Dataset rows ▸

______

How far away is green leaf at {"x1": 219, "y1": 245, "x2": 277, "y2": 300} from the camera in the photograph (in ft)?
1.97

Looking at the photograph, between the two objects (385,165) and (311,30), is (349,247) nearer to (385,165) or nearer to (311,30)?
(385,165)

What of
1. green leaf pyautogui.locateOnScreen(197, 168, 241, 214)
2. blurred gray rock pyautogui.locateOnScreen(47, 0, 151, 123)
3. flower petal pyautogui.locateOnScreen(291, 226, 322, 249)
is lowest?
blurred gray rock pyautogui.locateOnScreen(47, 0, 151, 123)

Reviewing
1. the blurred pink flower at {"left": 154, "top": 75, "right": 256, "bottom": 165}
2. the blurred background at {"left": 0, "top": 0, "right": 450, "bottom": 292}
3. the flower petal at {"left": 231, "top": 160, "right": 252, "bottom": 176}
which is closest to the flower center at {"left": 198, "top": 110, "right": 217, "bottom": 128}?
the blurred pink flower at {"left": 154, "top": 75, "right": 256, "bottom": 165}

______

Stated goal ▸
Return exactly the lines from the one containing "Looking at the" to the last line of the data, and nothing more.

Response to this task ▸
Looking at the photograph, between the two objects (385,165) and (311,30), is (349,247) nearer to (385,165) or nearer to (311,30)?
(385,165)

What of
1. green leaf pyautogui.locateOnScreen(197, 168, 241, 214)
2. blurred gray rock pyautogui.locateOnScreen(47, 0, 151, 123)
3. flower petal pyautogui.locateOnScreen(291, 226, 322, 249)
is lowest?
blurred gray rock pyautogui.locateOnScreen(47, 0, 151, 123)

Reviewing
1. the blurred pink flower at {"left": 154, "top": 75, "right": 256, "bottom": 165}
2. the blurred background at {"left": 0, "top": 0, "right": 450, "bottom": 292}
3. the flower petal at {"left": 231, "top": 160, "right": 252, "bottom": 176}
which is closest to the flower center at {"left": 198, "top": 110, "right": 217, "bottom": 128}?
the blurred pink flower at {"left": 154, "top": 75, "right": 256, "bottom": 165}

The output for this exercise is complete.